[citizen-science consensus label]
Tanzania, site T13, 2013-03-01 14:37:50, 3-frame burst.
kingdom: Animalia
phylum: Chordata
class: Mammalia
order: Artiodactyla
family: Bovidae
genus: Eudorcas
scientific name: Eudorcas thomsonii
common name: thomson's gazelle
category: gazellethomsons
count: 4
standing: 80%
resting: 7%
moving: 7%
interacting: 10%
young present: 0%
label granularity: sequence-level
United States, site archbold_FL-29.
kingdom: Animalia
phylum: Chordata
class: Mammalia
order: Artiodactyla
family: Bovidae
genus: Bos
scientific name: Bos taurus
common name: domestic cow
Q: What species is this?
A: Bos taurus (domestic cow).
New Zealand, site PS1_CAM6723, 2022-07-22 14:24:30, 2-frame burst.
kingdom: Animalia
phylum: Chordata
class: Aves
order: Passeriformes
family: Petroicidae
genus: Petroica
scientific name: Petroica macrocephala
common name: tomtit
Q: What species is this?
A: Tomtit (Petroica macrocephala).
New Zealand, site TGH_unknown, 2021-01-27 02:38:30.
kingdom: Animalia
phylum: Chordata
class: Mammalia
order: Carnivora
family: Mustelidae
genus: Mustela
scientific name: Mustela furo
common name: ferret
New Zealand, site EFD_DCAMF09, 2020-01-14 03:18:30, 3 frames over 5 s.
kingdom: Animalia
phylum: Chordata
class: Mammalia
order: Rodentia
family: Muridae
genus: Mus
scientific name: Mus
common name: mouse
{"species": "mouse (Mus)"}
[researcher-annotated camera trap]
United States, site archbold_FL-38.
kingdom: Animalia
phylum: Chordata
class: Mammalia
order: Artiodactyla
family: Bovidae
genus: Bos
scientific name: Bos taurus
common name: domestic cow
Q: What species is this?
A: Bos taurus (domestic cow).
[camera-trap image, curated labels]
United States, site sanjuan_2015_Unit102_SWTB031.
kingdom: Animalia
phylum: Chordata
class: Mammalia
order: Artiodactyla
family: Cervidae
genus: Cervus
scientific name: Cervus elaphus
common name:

· · · · ·

Problem to solve - Copy out each line of the material above that holds the word "Zealand".

Problem solution -
New Zealand, site PS1_CAM6723, 2022-07-22 14:24:30, 2-frame burst.
New Zealand, site TGH_unknown, 2021-01-27 02:38:30.
New Zealand, site EFD_DCAMF09, 2020-01-14 03:18:30, 3 frames over 5 s.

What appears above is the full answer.